From Surgery to ICU,
Our Teams are Ready
If your medical care requires surgery or a stay in the Intensive Care Unit (ICU), it’s already a serious situation. But trauma puts serious “on steroids,” as they say. Just ask the ICU and perioperative staff at NorthBay Healthcare. “When it comes to trauma patients, we in surgery have to be ready for anything, and time is of the essence,” stresses Susan Gornall, NorthBay Healthcare director of perioperative services.
Word that a trauma patient may be headed to surgery will come as the patient is being assessed, either in the field, or in the Emergency Department, she explains. “And when we receive the page, we must be ready for the worst-case scenario within 30 minutes.”
What happens in those 30 minutes? Surgeons are notified a patient is on the way and they need to attend to the patient
in the Emergency Department. The surgical suite is prepared; it has to be brought to the proper temperature and some fluids must be warmed. Packs and instruments are prepared for the surgery—whether it’s for abdomen, thoracic, vascular or orthopaedic trauma—and are all ready and on stand-by.
The surgery staff works as a close, collaborative team. It includes operating room nurses, surgical technologists, anesthesia technicians, post anesthesia nurses, surgeons and anesthesiologists, Gornall explains.

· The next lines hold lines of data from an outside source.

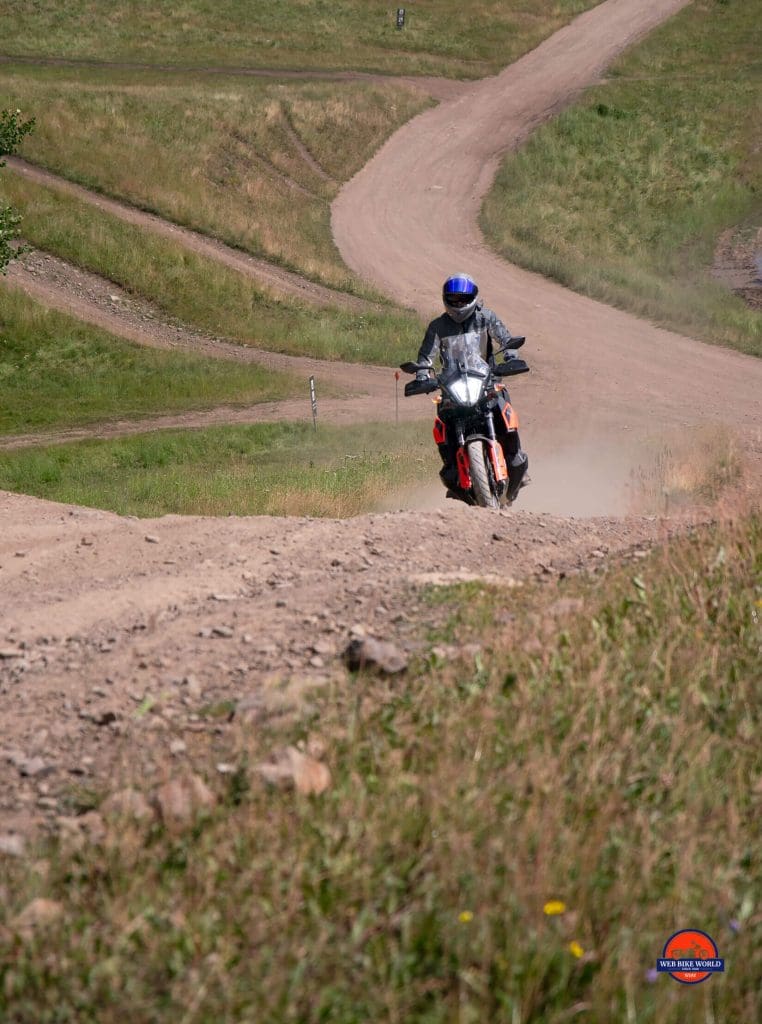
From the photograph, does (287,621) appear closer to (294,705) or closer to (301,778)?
(294,705)

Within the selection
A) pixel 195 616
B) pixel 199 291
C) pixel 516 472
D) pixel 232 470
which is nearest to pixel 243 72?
pixel 199 291

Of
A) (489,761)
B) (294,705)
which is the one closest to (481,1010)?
(489,761)

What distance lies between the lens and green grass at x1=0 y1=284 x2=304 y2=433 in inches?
950

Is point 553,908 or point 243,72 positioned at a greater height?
point 243,72

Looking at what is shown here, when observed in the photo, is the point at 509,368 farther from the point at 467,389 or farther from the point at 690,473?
the point at 690,473

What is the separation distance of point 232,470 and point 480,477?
28.3 ft

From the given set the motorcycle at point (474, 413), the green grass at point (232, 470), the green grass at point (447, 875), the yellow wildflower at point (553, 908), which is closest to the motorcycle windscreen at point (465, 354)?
the motorcycle at point (474, 413)

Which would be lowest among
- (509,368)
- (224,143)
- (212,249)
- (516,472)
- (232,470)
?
(516,472)

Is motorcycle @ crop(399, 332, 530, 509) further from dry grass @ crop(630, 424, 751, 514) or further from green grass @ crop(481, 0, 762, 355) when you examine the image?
green grass @ crop(481, 0, 762, 355)

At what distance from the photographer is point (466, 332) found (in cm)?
1118

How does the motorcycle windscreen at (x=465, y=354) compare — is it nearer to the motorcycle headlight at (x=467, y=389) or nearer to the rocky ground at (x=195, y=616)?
the motorcycle headlight at (x=467, y=389)

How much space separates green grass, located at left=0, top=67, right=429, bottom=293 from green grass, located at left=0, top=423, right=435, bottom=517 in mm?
13391

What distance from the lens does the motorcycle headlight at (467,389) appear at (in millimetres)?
10805

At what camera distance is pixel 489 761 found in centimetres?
423
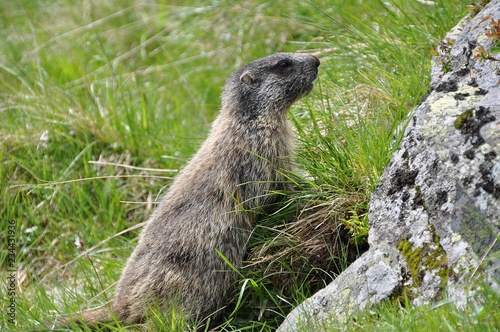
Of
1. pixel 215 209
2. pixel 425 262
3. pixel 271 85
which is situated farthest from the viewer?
pixel 271 85

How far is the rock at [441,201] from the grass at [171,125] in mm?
267

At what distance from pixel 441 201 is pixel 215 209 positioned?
71.5 inches

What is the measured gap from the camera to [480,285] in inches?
138

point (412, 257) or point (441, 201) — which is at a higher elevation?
point (441, 201)

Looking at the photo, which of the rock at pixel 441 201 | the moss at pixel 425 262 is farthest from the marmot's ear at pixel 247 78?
the moss at pixel 425 262

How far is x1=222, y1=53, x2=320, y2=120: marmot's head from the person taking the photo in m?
5.89

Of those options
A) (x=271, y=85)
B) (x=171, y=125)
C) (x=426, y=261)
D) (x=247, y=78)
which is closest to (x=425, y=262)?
(x=426, y=261)

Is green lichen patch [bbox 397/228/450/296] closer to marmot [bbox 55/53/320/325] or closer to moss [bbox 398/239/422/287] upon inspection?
moss [bbox 398/239/422/287]

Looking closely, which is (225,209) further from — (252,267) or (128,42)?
(128,42)

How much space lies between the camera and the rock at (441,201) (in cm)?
389

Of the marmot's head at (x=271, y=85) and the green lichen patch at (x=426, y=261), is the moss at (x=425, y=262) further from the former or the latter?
the marmot's head at (x=271, y=85)

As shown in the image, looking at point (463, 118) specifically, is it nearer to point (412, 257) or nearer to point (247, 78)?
point (412, 257)

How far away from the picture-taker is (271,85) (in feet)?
19.5

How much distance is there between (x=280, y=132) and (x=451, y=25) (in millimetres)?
1662
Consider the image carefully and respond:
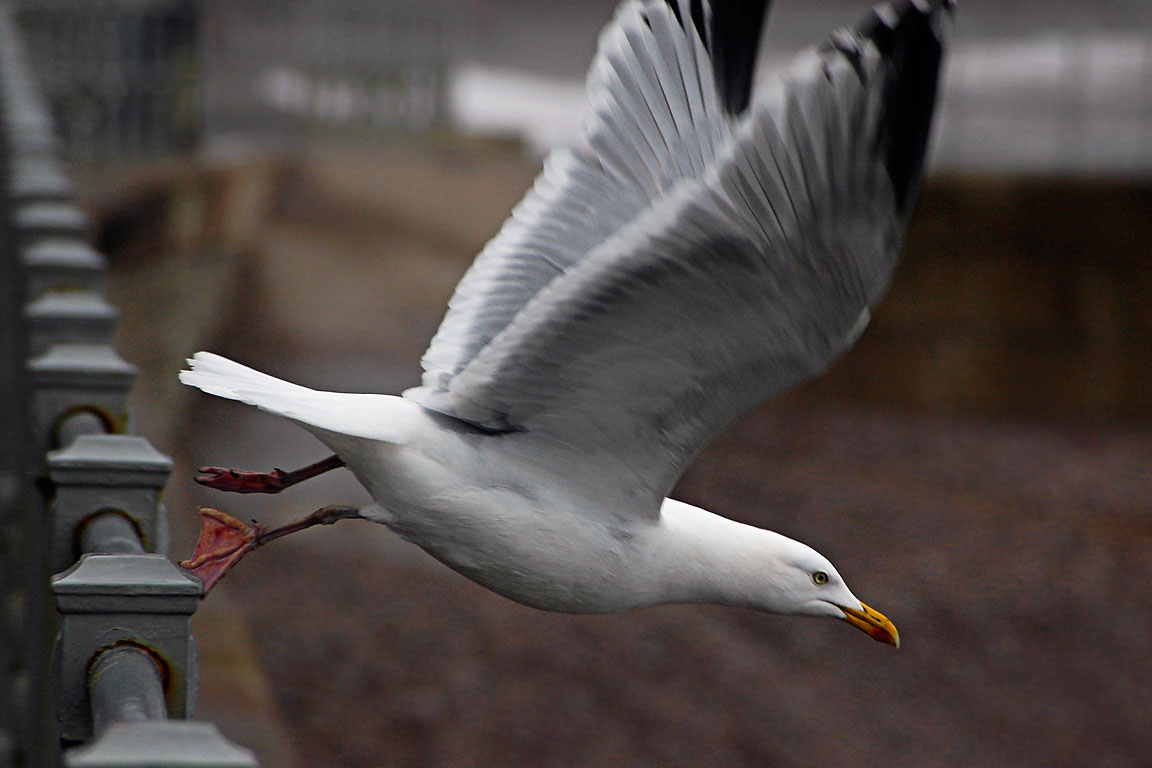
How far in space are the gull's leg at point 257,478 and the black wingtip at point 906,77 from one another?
1.05 meters

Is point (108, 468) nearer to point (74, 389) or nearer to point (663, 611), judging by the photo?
point (74, 389)

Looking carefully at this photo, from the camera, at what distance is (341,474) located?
24.8ft

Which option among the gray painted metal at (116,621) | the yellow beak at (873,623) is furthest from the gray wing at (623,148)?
the gray painted metal at (116,621)

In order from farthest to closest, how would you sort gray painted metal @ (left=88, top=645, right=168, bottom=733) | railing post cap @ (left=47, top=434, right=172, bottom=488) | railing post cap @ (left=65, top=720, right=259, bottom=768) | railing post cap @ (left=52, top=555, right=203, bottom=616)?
railing post cap @ (left=47, top=434, right=172, bottom=488) < railing post cap @ (left=52, top=555, right=203, bottom=616) < gray painted metal @ (left=88, top=645, right=168, bottom=733) < railing post cap @ (left=65, top=720, right=259, bottom=768)

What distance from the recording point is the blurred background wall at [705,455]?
604cm

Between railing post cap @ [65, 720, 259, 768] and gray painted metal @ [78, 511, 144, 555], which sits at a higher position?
gray painted metal @ [78, 511, 144, 555]

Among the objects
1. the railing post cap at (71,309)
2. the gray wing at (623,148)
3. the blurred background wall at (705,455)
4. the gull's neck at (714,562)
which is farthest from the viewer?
the blurred background wall at (705,455)

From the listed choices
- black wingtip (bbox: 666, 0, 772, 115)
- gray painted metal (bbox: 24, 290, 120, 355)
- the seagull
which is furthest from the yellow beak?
gray painted metal (bbox: 24, 290, 120, 355)

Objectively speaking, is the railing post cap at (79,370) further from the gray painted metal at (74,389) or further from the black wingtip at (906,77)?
the black wingtip at (906,77)

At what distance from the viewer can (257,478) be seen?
A: 250 cm

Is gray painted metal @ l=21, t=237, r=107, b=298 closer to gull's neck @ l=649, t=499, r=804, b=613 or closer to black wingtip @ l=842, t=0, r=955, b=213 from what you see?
gull's neck @ l=649, t=499, r=804, b=613

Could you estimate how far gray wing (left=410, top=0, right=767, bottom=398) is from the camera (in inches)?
102

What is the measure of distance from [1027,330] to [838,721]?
5260 mm

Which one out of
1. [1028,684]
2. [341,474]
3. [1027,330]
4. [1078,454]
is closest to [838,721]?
[1028,684]
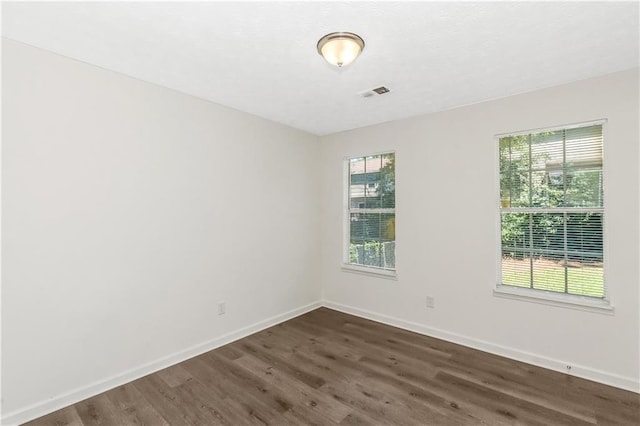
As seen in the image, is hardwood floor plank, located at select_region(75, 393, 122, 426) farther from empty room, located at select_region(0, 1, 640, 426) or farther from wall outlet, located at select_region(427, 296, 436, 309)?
wall outlet, located at select_region(427, 296, 436, 309)

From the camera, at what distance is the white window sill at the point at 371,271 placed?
154 inches

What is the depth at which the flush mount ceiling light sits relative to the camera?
1976mm

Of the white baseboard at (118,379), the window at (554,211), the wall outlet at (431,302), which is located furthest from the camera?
the wall outlet at (431,302)

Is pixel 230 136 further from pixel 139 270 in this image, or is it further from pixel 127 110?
pixel 139 270

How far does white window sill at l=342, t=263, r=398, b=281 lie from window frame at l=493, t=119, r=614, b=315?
1.19 metres

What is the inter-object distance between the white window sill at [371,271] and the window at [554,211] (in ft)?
4.12

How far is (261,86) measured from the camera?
111 inches

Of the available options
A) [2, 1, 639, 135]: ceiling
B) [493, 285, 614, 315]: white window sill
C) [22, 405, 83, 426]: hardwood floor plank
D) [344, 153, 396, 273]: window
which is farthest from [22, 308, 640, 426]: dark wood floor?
[2, 1, 639, 135]: ceiling

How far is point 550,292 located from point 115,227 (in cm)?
403

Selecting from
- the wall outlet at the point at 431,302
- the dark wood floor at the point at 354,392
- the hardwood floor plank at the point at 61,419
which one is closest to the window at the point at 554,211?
the wall outlet at the point at 431,302

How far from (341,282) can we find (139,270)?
265 cm

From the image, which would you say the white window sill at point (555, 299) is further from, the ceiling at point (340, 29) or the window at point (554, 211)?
the ceiling at point (340, 29)

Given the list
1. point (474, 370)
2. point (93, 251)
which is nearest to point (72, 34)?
point (93, 251)

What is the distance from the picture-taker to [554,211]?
286 centimetres
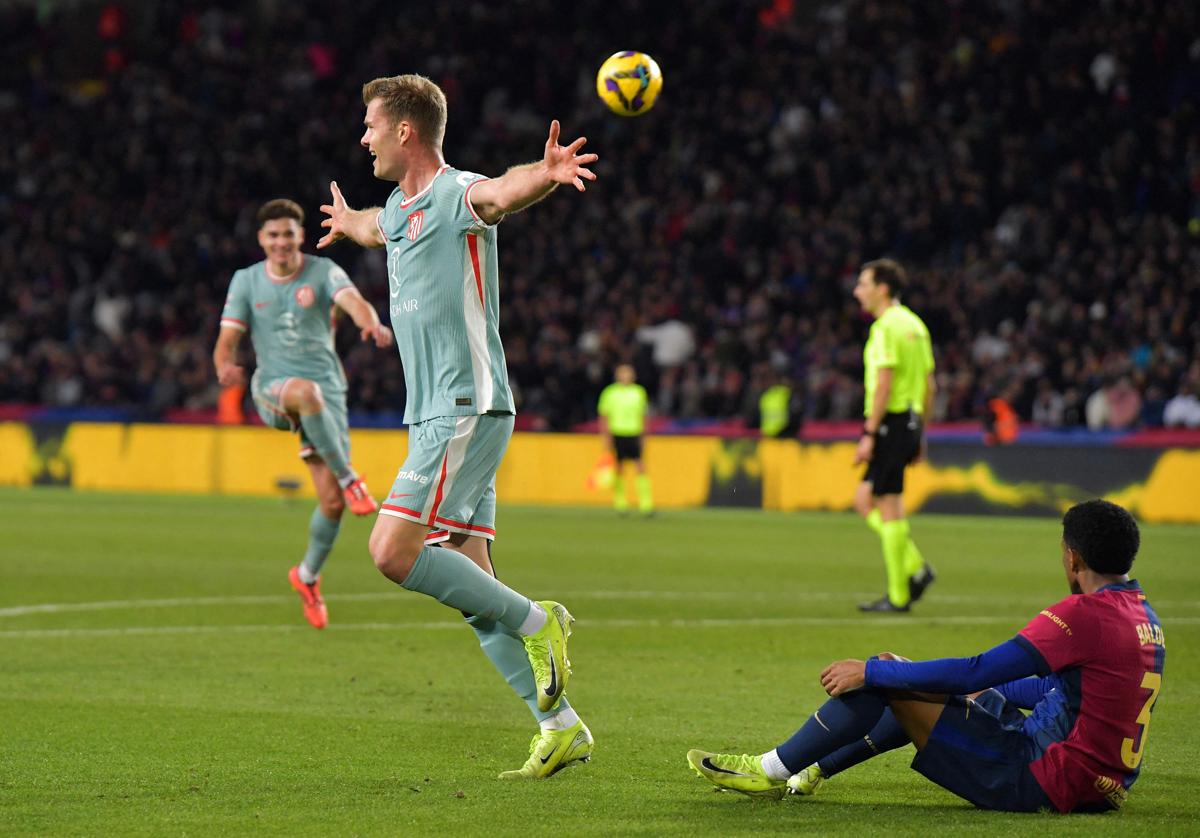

As the surgical team gears up to treat incoming trauma patients, the ICU team prepares to receive them, says Debra Amos-Terrell, director of critical and telemetry care services. “Patients cared for and transferred to the ICU require the highest level of care, with interventions as often as every hour. Resuscitation and ICU management of trauma patients requires staff to gain additional skills.”
“We have to be ready for anything, and time is of the essence.”
NorthBay began building its infrastructure for trauma care and other advanced medical services several years ago, and the latest plank in the platform is assuring its surgery and ICU staff have completed intensive training exercises and received trauma certification.
Surgery staff members are attending Trauma Nurse Core Course (TNCC) training classes and are completing certification for advance life support. Trauma Care After Resuscitation (TCAR) is designed for perioperative nurses and will also be an important component for staff working in the ED, Gornall adds.
ICU staff have also completed TNCC classes and received off-site training at Alameda County Medical Center. “Members of the ICU staff will spend several 12-hour shifts there, learning how to respond to trauma and managing this patient population in the ICU. It allows them to obtain hands-on training at a Level II facility,” Amos-Terrell explains.
In addition to the training, ICU and surgery staff has participated in a number of mock drills over the past several months.
“The drills test the process,” Amos-Terrell says. “We are definitely committed. Providing trauma services is such a need for our community and congruent with our mission,” she adds. “My staff has been phenomenal in taking on all the required training to assume these specialties, and with such grace. They are so committed to this community, to life-long learning and to excellence. That is truly who they are.”